(Spatial reasoning dataset excerpts)

****************

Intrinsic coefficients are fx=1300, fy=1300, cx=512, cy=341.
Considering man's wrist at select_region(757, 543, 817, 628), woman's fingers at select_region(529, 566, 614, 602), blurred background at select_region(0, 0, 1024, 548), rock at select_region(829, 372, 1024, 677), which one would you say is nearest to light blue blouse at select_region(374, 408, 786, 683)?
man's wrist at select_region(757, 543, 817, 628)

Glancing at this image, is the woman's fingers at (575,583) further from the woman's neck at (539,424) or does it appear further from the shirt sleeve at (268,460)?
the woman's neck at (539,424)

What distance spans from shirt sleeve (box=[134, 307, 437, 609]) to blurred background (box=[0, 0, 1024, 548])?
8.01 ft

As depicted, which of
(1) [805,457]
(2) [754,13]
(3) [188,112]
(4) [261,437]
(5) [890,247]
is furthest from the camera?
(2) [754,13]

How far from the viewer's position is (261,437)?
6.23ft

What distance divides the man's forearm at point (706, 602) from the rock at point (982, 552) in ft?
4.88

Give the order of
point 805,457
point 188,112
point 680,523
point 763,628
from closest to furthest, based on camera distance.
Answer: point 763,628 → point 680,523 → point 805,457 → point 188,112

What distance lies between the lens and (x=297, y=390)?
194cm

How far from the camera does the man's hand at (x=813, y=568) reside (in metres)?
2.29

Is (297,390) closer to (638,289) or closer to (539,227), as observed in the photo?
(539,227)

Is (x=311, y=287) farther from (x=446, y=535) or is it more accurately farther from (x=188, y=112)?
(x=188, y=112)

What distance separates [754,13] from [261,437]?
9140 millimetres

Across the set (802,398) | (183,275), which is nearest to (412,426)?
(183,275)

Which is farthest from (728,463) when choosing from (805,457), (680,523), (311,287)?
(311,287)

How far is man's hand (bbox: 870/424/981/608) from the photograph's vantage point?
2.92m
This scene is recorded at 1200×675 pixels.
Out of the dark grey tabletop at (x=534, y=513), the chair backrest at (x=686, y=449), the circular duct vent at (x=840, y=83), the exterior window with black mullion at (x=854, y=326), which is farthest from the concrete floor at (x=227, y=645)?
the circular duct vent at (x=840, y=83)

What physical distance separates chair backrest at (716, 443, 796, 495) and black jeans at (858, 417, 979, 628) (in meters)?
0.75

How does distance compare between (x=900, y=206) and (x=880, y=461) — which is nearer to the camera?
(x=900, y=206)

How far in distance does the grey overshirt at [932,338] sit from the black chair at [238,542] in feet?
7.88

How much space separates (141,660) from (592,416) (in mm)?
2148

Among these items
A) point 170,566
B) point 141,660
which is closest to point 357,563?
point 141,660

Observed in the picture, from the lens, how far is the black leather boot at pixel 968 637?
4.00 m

****************

- **Written request**
Give the material above again, word for word.

- **The completed task**
Intrinsic coefficients are fx=1300, fy=1300, cx=512, cy=341.
Considering man's wrist at select_region(757, 543, 817, 628), woman's fingers at select_region(529, 566, 614, 602), blurred background at select_region(0, 0, 1024, 548), rock at select_region(829, 372, 1024, 677), which one would you say is nearest to light blue blouse at select_region(374, 408, 786, 683)?
man's wrist at select_region(757, 543, 817, 628)

Glancing at this image, is the woman's fingers at (575,583) further from the woman's neck at (539,424) or does it appear further from the shirt sleeve at (268,460)?
the woman's neck at (539,424)

What distance spans from shirt sleeve (box=[134, 307, 437, 609]) to blurred background (box=[0, 0, 1024, 548])?
8.01 ft

As depicted, which of
(1) [805,457]
(2) [754,13]
(3) [188,112]
(4) [261,437]
(5) [890,247]
is furthest from the camera?
(2) [754,13]

How far from the viewer's position is (261,437)?
6.23ft

What distance divides the man's forearm at point (706, 602) from the rock at point (982, 552) in ft?
4.88

Give the order of
point 805,457
point 188,112
point 680,523
point 763,628
from closest to furthest, based on camera distance.
Answer: point 763,628 → point 680,523 → point 805,457 → point 188,112

What distance lies between the lens and (x=297, y=390)?
194cm

How far from the camera does the man's hand at (x=813, y=568) reside (in metres)?
2.29

Is (297,390) closer to (638,289) or closer to (539,227), as observed in the photo?
(539,227)

Is (x=311, y=287) farther from (x=446, y=535) or is it more accurately farther from (x=188, y=112)?
(x=188, y=112)

What distance separates [754,13] from [261,437]?
9140 millimetres

Across the set (802,398) | (183,275), which is nearest to (412,426)?
(183,275)

Which is farthest from (728,463) when choosing from (805,457), (680,523), (311,287)?
(311,287)

How far is man's hand (bbox: 870/424/981/608) from the photograph's vantage point?
2.92m
This scene is recorded at 1200×675 pixels.
Out of the dark grey tabletop at (x=534, y=513), the chair backrest at (x=686, y=449), the circular duct vent at (x=840, y=83), the exterior window with black mullion at (x=854, y=326), which is farthest from the concrete floor at (x=227, y=645)?
the circular duct vent at (x=840, y=83)

What physical distance separates chair backrest at (716, 443, 796, 495) and black jeans at (858, 417, 979, 628) (in meters)?
0.75

How does distance compare between (x=900, y=206) and (x=880, y=461) — which is nearer to the camera?
(x=900, y=206)

How far in distance does the grey overshirt at [932,338] sit from the black chair at [238,542] in feet?
7.88

How much space separates (141,660) from (592,416) (in mm)?
2148

Among these items
A) point 170,566
B) point 141,660
which is closest to point 357,563?
point 141,660

Observed in the picture, from the lens, how far is the black leather boot at pixel 968 637?
4.00 m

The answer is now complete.